GoodNews Everyone! Context driven entity aware captioning for news images

Related tags

Deep LearningGoodNews
Overview

This is the code for a CVPR 2019 paper, called GoodNews Everyone! Context driven entity aware captioning for news images. Enjoy!

Model preview:

GoodNews Model!

Huge Thanks goes to New York Times API for providing such a service for FREE!

Another Thanks to @ruotianluo for providing the captioning code.

Dependencies/Requirements:

pytorch==1.0.0
spacy==2.0.11
h5py==2.7.0
bs4==4.5.3
joblib==0.12.2
nltk==3.2.3
tqdm==4.19.5
urllib2==2.7
goose==1.0.25
urlparse
unidecode

Introduction

We took the first steps to move the captioning systems to interpretation (see the paper for more detail). To this end, we have used New York Times API to retrieve the articles, images and captions.

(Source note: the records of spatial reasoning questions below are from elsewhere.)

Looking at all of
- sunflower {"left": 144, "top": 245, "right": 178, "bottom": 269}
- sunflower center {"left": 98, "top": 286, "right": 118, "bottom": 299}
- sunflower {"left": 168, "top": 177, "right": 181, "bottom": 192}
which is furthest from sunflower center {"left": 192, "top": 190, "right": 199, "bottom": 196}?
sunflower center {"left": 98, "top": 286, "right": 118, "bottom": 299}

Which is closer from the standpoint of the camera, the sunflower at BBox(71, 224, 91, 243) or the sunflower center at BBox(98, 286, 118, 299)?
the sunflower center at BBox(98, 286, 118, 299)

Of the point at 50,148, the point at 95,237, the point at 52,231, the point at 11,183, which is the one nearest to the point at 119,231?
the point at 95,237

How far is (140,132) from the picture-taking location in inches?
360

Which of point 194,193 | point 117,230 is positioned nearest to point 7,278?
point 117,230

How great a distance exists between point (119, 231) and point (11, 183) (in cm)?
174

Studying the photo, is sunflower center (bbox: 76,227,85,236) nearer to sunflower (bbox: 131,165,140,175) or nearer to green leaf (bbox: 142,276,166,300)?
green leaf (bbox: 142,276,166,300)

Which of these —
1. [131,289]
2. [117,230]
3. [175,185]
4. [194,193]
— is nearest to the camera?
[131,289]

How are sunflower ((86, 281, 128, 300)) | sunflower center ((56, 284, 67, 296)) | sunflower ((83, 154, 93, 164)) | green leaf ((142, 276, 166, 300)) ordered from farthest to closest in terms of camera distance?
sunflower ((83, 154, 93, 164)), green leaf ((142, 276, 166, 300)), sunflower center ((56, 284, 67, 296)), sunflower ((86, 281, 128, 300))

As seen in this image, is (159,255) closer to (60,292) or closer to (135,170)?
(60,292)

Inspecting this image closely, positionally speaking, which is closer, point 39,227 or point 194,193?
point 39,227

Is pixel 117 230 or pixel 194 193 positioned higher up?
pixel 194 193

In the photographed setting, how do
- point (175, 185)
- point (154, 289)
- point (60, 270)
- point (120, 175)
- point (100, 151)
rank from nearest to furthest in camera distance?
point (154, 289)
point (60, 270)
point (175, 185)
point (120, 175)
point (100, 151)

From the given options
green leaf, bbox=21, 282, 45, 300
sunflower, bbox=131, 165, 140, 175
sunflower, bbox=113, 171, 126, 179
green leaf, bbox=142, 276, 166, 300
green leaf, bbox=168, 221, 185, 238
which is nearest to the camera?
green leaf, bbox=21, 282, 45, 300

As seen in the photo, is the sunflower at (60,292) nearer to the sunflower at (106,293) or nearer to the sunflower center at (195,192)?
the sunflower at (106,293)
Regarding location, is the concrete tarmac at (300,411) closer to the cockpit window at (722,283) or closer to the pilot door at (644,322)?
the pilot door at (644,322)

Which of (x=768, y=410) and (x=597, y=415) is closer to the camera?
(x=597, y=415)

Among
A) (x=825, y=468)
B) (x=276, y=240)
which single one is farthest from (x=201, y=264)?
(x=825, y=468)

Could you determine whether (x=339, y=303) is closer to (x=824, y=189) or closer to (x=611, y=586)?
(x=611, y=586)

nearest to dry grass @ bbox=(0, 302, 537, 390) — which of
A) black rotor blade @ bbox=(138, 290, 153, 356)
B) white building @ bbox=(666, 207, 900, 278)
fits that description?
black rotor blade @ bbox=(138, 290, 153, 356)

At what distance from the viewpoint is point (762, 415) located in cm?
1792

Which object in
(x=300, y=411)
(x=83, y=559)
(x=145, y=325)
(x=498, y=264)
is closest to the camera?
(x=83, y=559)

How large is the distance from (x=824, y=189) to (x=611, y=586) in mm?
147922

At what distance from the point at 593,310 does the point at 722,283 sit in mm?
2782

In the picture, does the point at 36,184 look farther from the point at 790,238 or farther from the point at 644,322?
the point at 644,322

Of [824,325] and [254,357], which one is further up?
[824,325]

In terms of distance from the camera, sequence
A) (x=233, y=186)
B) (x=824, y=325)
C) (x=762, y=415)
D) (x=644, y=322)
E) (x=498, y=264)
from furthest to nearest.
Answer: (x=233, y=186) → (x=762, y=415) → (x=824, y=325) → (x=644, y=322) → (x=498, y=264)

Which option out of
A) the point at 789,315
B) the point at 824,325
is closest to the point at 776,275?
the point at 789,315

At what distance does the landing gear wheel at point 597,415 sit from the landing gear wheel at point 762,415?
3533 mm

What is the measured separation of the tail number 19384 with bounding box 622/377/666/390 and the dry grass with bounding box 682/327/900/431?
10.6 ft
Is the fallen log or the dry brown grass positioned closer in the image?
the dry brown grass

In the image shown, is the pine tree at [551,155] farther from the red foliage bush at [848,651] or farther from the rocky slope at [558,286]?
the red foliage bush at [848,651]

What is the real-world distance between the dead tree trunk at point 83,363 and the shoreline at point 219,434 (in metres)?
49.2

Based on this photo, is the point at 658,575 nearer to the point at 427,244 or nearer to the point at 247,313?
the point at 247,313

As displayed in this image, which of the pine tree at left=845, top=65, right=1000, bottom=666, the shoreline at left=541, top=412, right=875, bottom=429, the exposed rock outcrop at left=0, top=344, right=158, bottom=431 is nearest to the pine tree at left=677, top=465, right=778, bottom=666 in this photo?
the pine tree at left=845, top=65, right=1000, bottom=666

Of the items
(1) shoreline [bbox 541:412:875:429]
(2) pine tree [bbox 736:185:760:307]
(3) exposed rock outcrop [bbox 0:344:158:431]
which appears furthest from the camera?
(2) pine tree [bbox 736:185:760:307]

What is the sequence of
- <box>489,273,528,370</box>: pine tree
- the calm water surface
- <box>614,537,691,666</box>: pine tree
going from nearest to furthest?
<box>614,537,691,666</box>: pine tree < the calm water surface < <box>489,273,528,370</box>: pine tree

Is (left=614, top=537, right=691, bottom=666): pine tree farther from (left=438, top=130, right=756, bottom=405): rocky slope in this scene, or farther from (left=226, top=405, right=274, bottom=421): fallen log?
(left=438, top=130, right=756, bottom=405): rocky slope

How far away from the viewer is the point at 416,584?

The structure of this repo is as follows:

  1. Getting the data
  2. Cleaning and formating the data
  3. How to train models

Get the data

You have 3 options to get the data.

Images only

If you want to download the images only and directly start working on the same dataset as ours, then download the cleaned version of the dataset without images: article+caption.json and put it to data/ folder and download the img_urls.json and put it in the get_data/get_images_only/ folder.

Then run

python get_images.py --num_thread 16

Then, you will get the images. After that move to Clean and Format Data section.

PS: I have recieved numerous emails regarding some of the images not present/broken in the img_urls.json. Which is why I decided to put the images on the drive to download in the name of open science. Download all images

Images + articles

If you would like the get the raw version of the article and captions to do your own cleaning and processing, no worries! First download the article_urls and go to folder get_data/with_article_urls/ and run

python get_data_with_urls.py --num_thread 16
python combine_dataset.py 

This will get you the raw version of the caption, articles and also the images. After that move to Clean and Format Data section.

I want more!

As you know, New York Times is huge. Their articles starts from 1881 (It is crazy!) until well today. So in case you want to get ALL the data or expand the data to more years, then first step is go to New York Times API and get an API key. All you have to do is just sign up for the API key.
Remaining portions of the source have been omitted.